« On ne peut pas se laisser plier ». Professeure d’histoire-géographie au collège Saint Exupéry de Perpignan, Nathalie Leverrier croit fort en un enseignement des valeurs républicaines au collège. Elle monte des projets pédagogiques où se mêlent la géographie, l’histoire, l’EMC et qui associent la professeure de français, d’arts plastiques ou la professeure documentaliste. Au final les élèves comprennent et agissent. Dans une région où l’extrême droite est particulièrement forte, Nathalie Leverrier ne baisse pas les bras.
Des images flottantes…
Au départ de cette rencontre avec Nathalie Leverrier une séquence présentée sur le site académique de Montpellier sur les « images flottantes ». Les collégiens y sont amenés à réagir aux réutilisations des mêmes images de migrants et aux messages qu’elles portent. C’est tout un travail de lecture des images qui est mené. La séquences relève-t-elle de la géographie ,de l’EMC, de l’EMI ? Montée avec Mme Mandrillen, la professeure documentaliste, elle est à cheval sur les disciplines et elle arrive après un cours d’histoire sur Voltaire précise N. Leverrier… Enfin elle participe d’un Epi avec les professeurs de français et technologie.

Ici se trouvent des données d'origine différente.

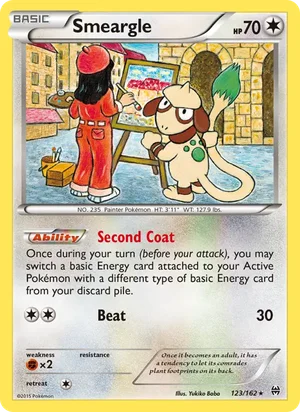 Smeargle 123/162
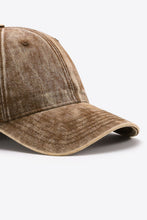 Load image into Gallery viewer, Crazy Hair, Don&#39;t Care Adjustable Baseball Cap (multiple color options)
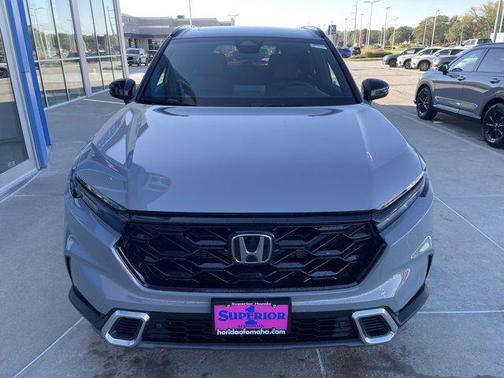 Urban Gray Pearl 2026 Honda CR-V Hybrid Sport Touring AWD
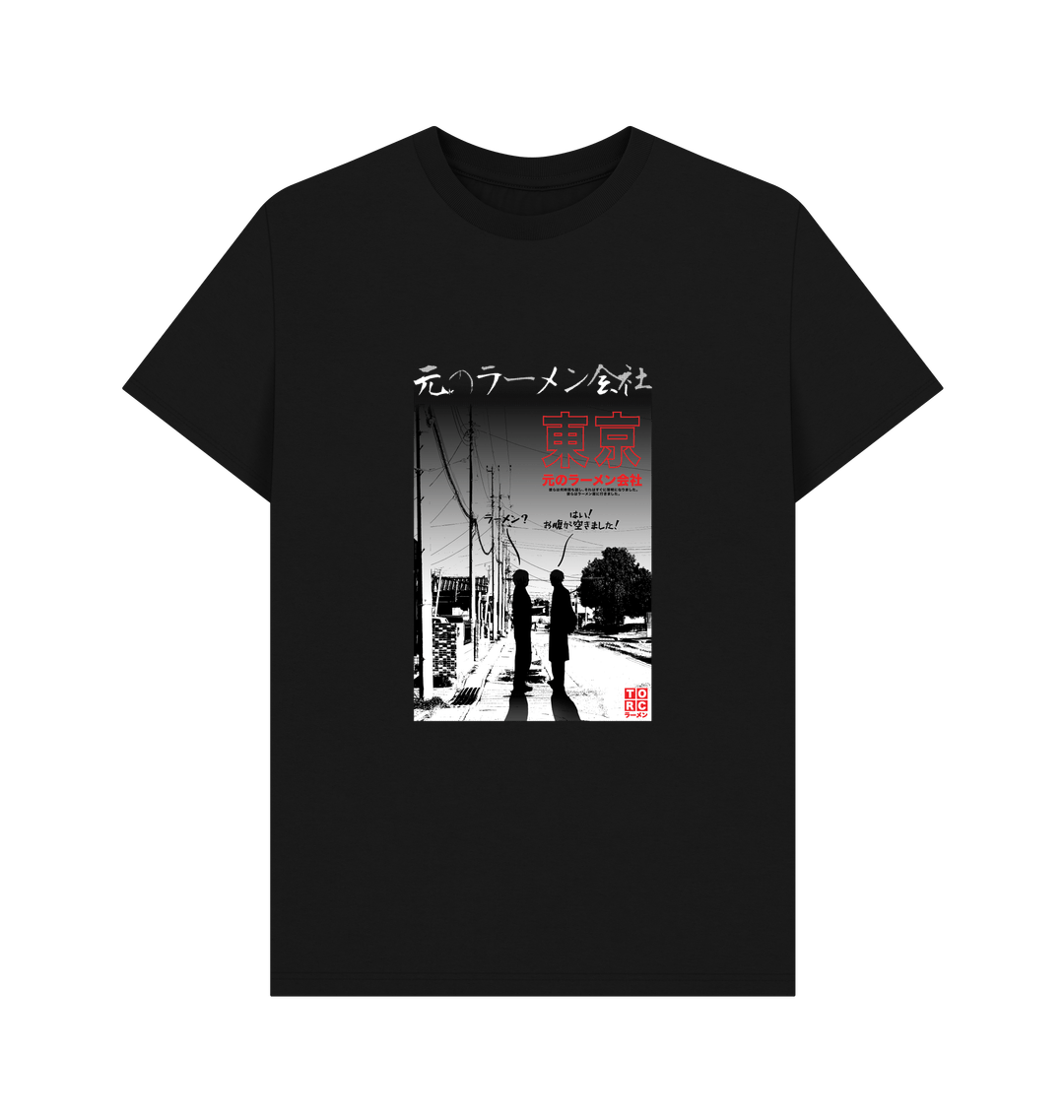 Black Printed T-shirt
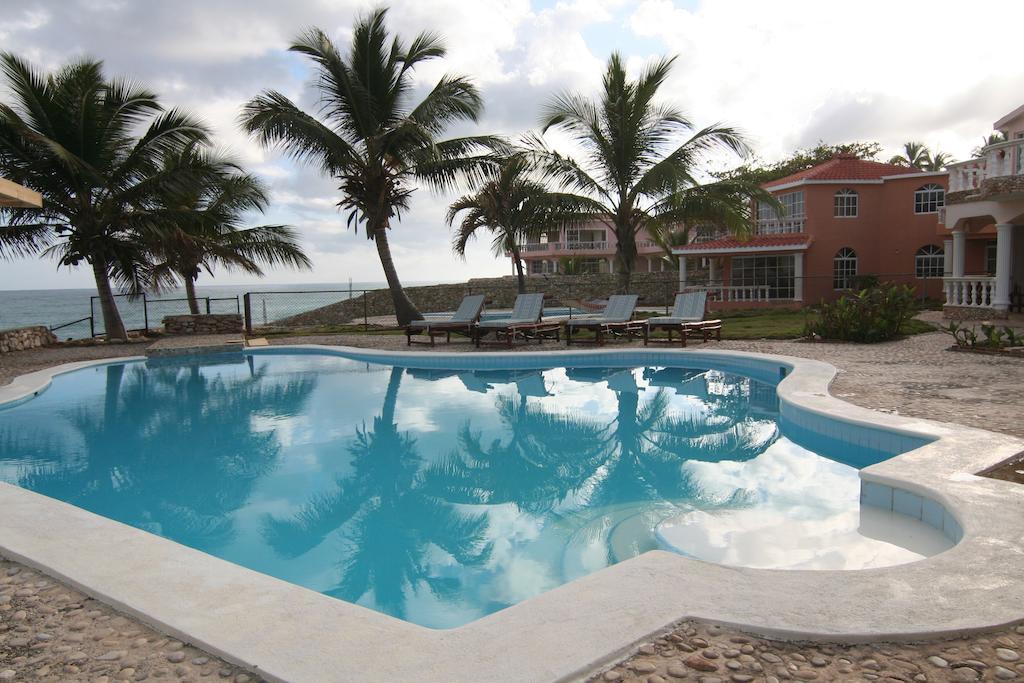 Hotel Panoramica Barahona La Cienaga Kültér fotó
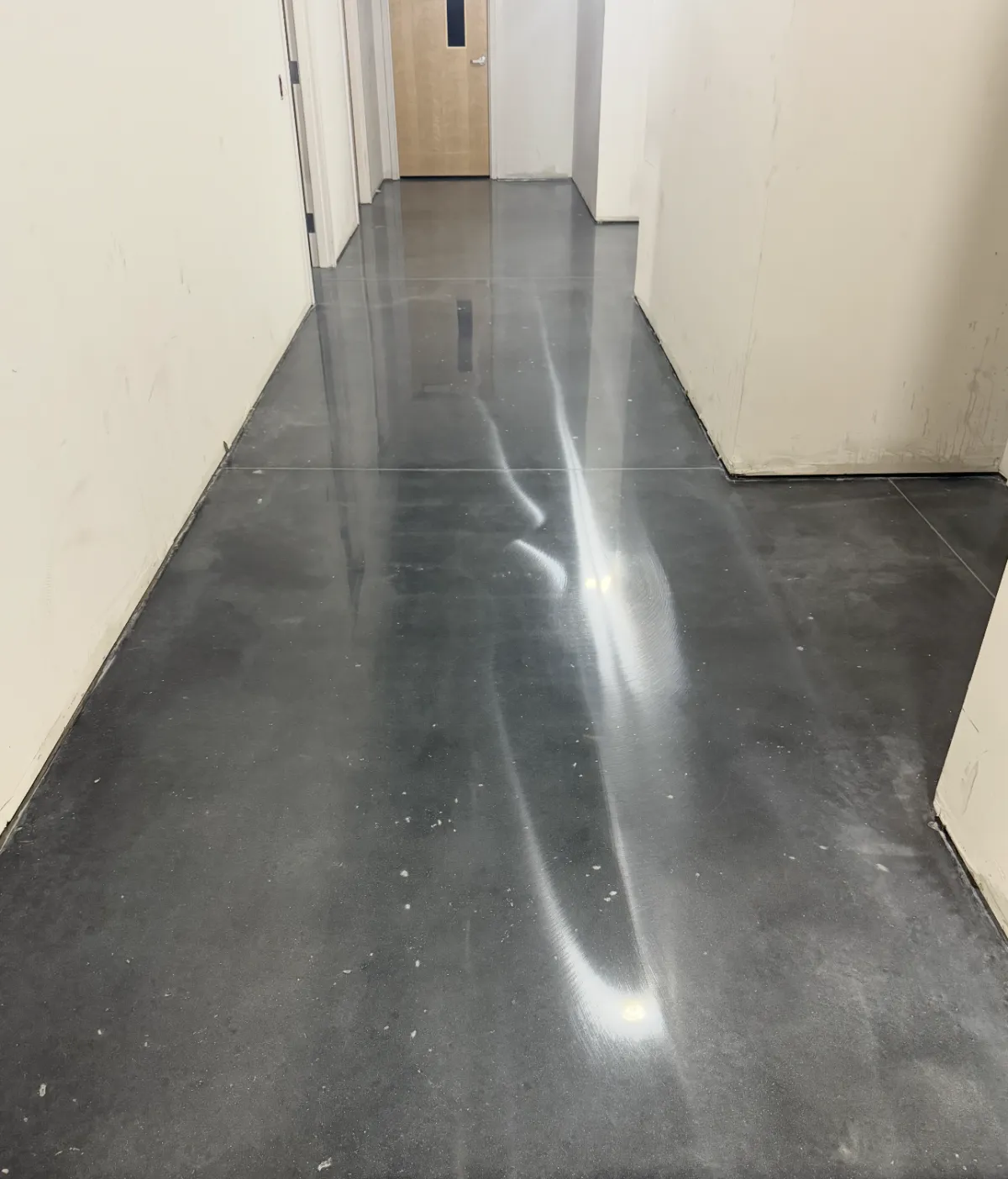 Interior Concrete Polish Commercial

Montée après la participation à un séminaire national sur l’analyse d’images, il s’agit » de développer l’esprit d’observation et de critique des élèves à l’égard des images et dans un second temps d’apprendre à utiliser le numérique et de découvrir les pièges d’internet ».
A la découverte de ses racines migrantes…
Le site académique offre une autre séquence, toujours en 4ème, dans le cadre d’un projet franco allemand. « Nous sommes tous des immigrés » qui s’appuie sur l’histoire du camp de Rivesaltes tout proche. Les élèves doivent constituer un parcours de visite pour les correspondants allemands.
» Ce projet pluridisciplinaire vise à faire réfléchir les élèves sur ce qu’est « être un migrant » en partant de leur histoire familiale », dit N Leverrier. « Le but étant de partir à la recherche de leur propre identité, de la partager et de réfléchir à notre sentiment d’appartenance à la Nation, à nos valeurs partagées. Depuis quatre ans nous menons ce projet en variant nos approches mais l’esprit reste le même. A chaque fois nos élèves ont découvert leur histoire familiale (certains ont notamment appris que leurs ancêtres étaient des Républicains espagnols), ont fait la chasse aux idées reçues sur l’immigration. La rencontre avec des intervenants comme Nicole Mathieu de la CIMADE ou Anne Marie Delcamp, bénévole à l’association RESF (réseau d’éducation sans frontières), sont l’occasion pour les élèves de découvrir l’engagement de citoyens à travers le monde associatif, de comprendre le périple des migrants ».
A l’engagement citoyen
Tout ce travail mène à l’engagement des élèves. Dans le cadre de ce projet, ils ont créé une association, avec tout ce que cela implique de travail administratif puis de communication sur leur projet, pour collecter des fournitures scolaires pour les enfants migrants soutenus par RESF.
A Perpignan, le candidat Front national a réuni 41% des voix au second tour des législatives 2017. Mais pour N Leverrier la transmission des valeurs « c’est important » et « on ne peut pas se laisser plier. Il faut tenir ce discours sur la fraternité et les élèves le comprennent ».
La démarche est toujours éducative. « Je ne veux pas faire changer d’avis les élèves mais créer le doute. Je montre d’autres points de vue ». Créer le doute c’est exactement l’objectif de la séquence sur les « images flottantes ». « Les élèves ont appris à prendre du recul sur ce qui circule sur les réseaux sociaux, à gérer leurs émotions quand ils regardent une image ».
N Leverrier, elle, n’a pas de doute sur le métier d’enseignant. C’est transmettre des valeurs et les mettre en action dans son enseignement. Un métier d’éveilleur.